En bref
La société «Nibulon» a obtenu 7,8 millions d'euros de la société allemande DEG Impulse gGmbH dans le cadre du programme develoPPP. Selon le service de presse, les fonds serviront à la construction d'une plateforme maritime de 90 mètres pour le déminage des zones aquatiques.
"Le navire sera chargé du nettoyage des zones minées en recourant à des systèmes sous-marins sans pilote, notamment des ROV, des AUV et d'autres UUS"
— Service de presse «Nibulon»
Capacités techniques et zone d'intervention
La plateforme est conçue pour travailler avec des appareils sous-marins sans pilote (ROV — télécommandés, AUV — autonomes, et autres UUS). Selon les estimations de la société, elle pourra contribuer au déminage de plus de 10 km² en mer Noire et sur les voies navigables intérieures des oblasts de Mykolaïv et Kherson — des régions cruciales pour l'exportation sûre des céréales.

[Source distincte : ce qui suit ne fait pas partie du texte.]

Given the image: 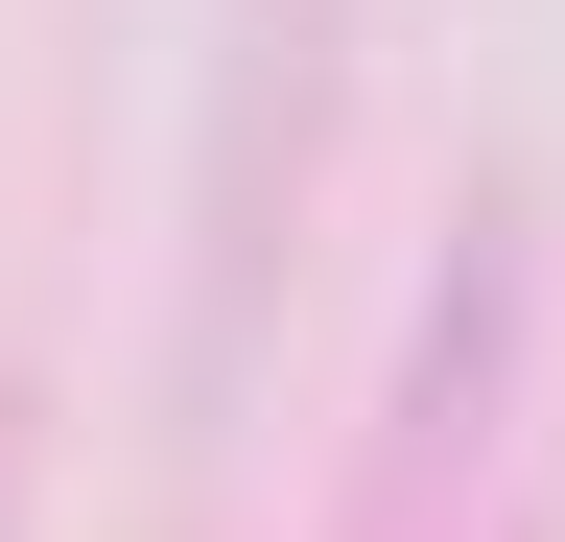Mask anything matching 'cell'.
<instances>
[{
  "label": "cell",
  "instance_id": "obj_3",
  "mask_svg": "<svg viewBox=\"0 0 565 542\" xmlns=\"http://www.w3.org/2000/svg\"><path fill=\"white\" fill-rule=\"evenodd\" d=\"M0 542H24V401H0Z\"/></svg>",
  "mask_w": 565,
  "mask_h": 542
},
{
  "label": "cell",
  "instance_id": "obj_1",
  "mask_svg": "<svg viewBox=\"0 0 565 542\" xmlns=\"http://www.w3.org/2000/svg\"><path fill=\"white\" fill-rule=\"evenodd\" d=\"M330 142H353V0H212V95H189V307H166V425L189 471L236 448L259 401V307L330 213Z\"/></svg>",
  "mask_w": 565,
  "mask_h": 542
},
{
  "label": "cell",
  "instance_id": "obj_2",
  "mask_svg": "<svg viewBox=\"0 0 565 542\" xmlns=\"http://www.w3.org/2000/svg\"><path fill=\"white\" fill-rule=\"evenodd\" d=\"M519 401H542V213L471 189L448 259H424V307H401V354H377L330 542H519Z\"/></svg>",
  "mask_w": 565,
  "mask_h": 542
}]
</instances>
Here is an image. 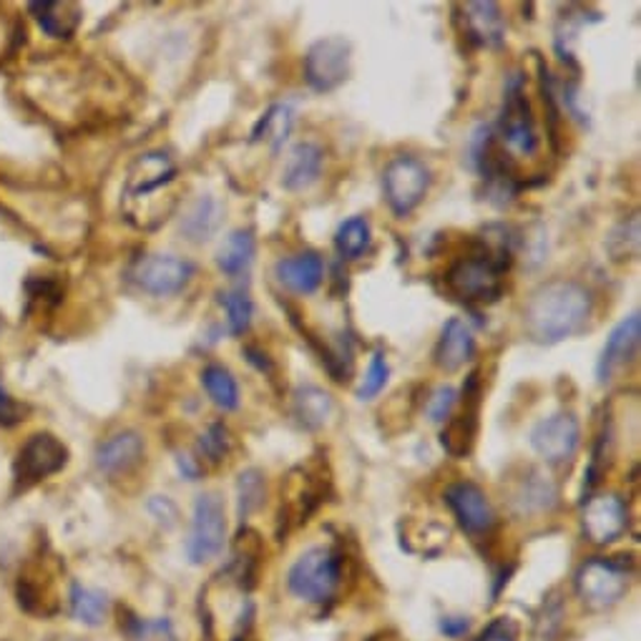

Effet économique et sécuritaire
Il s'agit à la fois de la sécurité de la navigation et de la résilience industrielle : la construction sera assurée par le chantier naval «Nibulon» — la seule entreprise de construction navale en activité sur le territoire libre de l'Ukraine. Pour la logistique des exportations et le secteur agricole, des ports ouverts et sûrs ne sont pas une abstraction, mais un impact direct sur les revenus des agriculteurs et les flux de devises du pays.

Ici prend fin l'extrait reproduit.